In the end, Gerald Ford could not quite bring it off. But he came achingly close to duplicating the upset victory of the fighting underdog he so much admired, Harry Truman, and he cannot be faulted for not trying. From the beginning, it was a long shot--an accidental President swept into office on a wave of scandal, stuck with the worst recession since World War II, confronted with a charismatic opponent in a bitter primary fight and then with an all-things-to-all-people Democrat in the general election.

To try to overcome Carter's massive lead, Ford's strategists put together a detailed campaign plan in the weeks before the Republican Convention. The carefully crafted 120-page document advised the President to resist his natural impulse to campaign and instead to stay put in the White House.
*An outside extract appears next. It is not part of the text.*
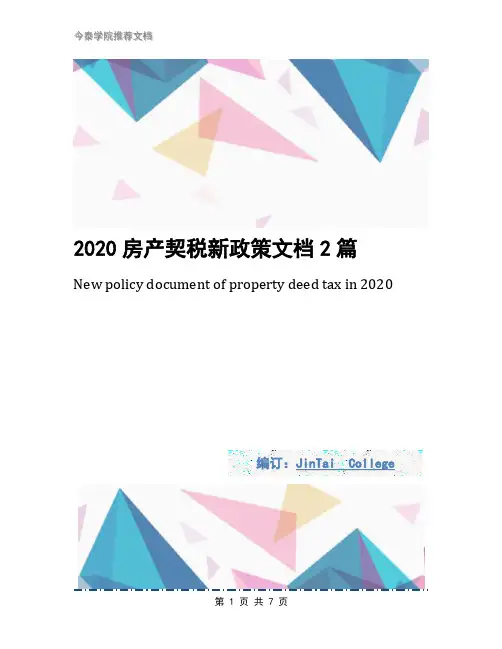 2020房产契税新政策文档2篇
He lacked the style to win on the hustings; his best bet was to appear presidential while Carter got into trouble on the road. "You cannot overcome the Carter lead on your own no matter what you do," the report warned with almost brutal candor. "You are not now perceived as being a strong, decisive leader by anywhere near a majority of the American people . . . You cannot possibly win without a highly disciplined and directionalized campaign."
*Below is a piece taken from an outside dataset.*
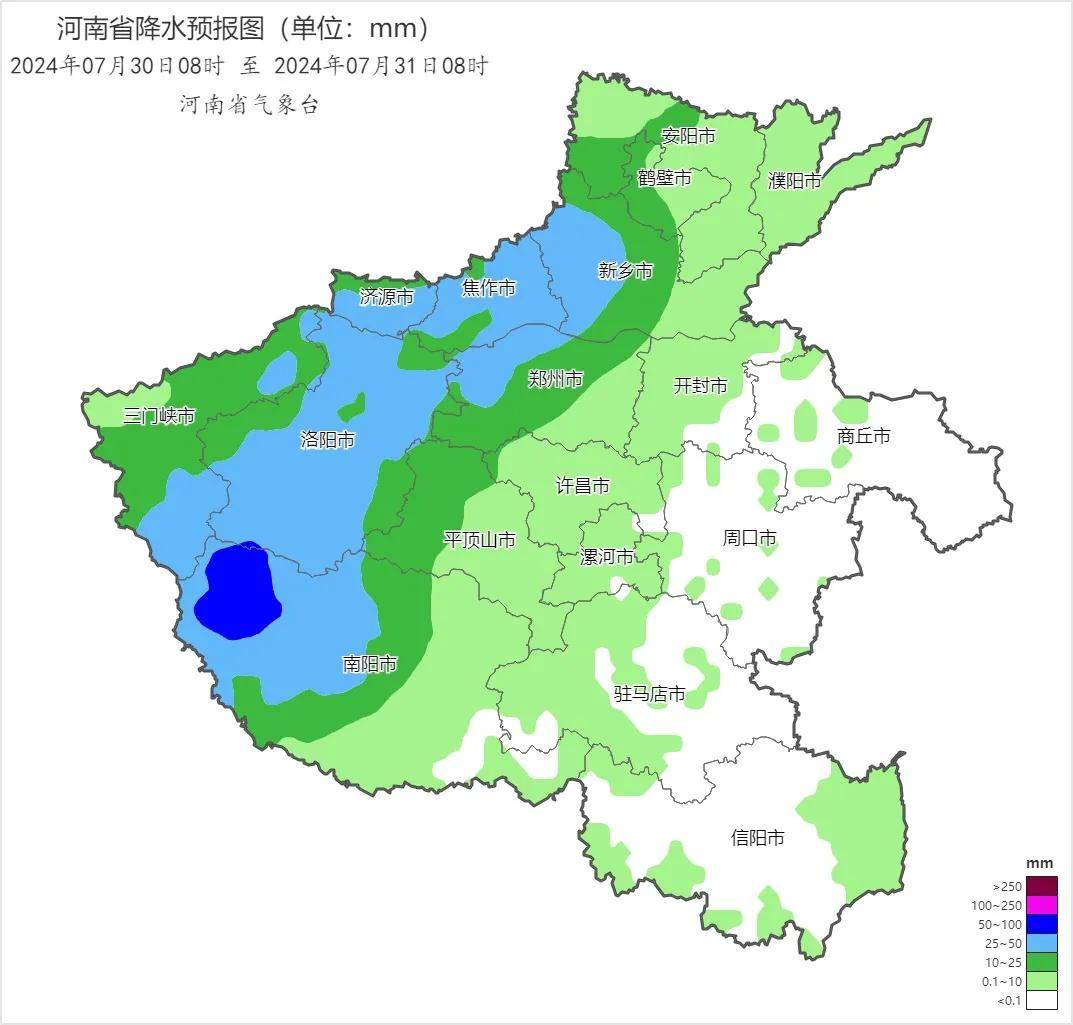 河南南阳天气图片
Urged to challenge Carter to debate, Ford did so in his rafter-ringing acceptance speech. Says Houston Lawyer James Baker, Ford's third and best campaign chairman: "Even if you concede that we might have lost two out of three debates, I would argue that we still got more out of the challenge than we lost, because the American people had an opportunity to see that Carter was all over the place on the issues."
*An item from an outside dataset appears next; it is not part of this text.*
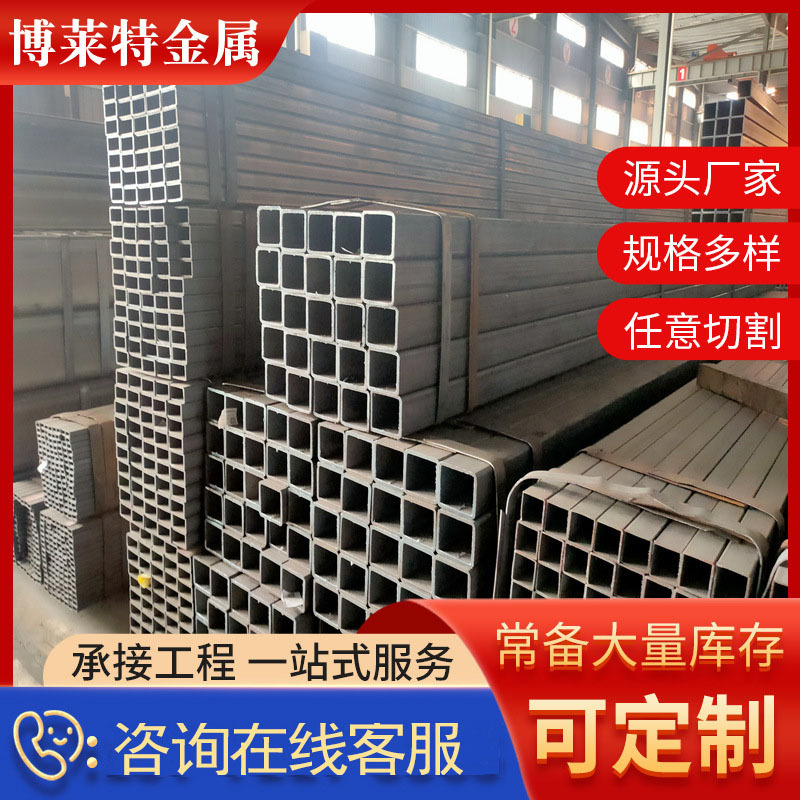 方管现货供应提供切割打孔 可用于集装箱建筑机械可切割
Ford stumbled some, but he was not to blame for the damaging investigation of his campaign finances by the Watergate special prosecutor; the inquiry that plagued his campaign for three weeks was prompted by a single informant, whose identity is still not known. Ford's chief campaign asset was probably his character. The President appeared straightforward and reliable. Only his pardon of Nixon was held against him as a moral question mark. Ford hoped that his openness would have more appeal to the voters than Carter's enigmas.

It was not to be. Ford was deprived of what he most wanted in life: to gain the nation's highest office on his own, not to go down in history as an accidental President. Unprepared for defeat, Ford has no plans for the future. He has mused about taking an academic post, perhaps at his alma mater, the University of Michigan. His friends in Grand Rapids hope he will visit there often, but they realize that he is likely to remain in Washington, the city that has absorbed so much of his life and energy. He might return to law. A position in a prestigious firm would let him stay in touch with the Republican political and business establishment. It would also help him to care for his ailing wife, whose health was not helped by the grueling campaign, and his four children, all at least partially dependent on him financially.

Being Jerry Ford, he will be a good loser--but a residue of bitterness is inevitable. He was fully convinced he could win the race and he disdained his opponent. There is no chance that he will make another try for the presidency--and almost none that he will seek any other elective office. In Republican Party councils, he will be welcomed as an elder, respected statesman. He did nothing to disgrace himself as President or campaigner. As he claimed, he restored trust and integrity to the presidency. And that was no accident.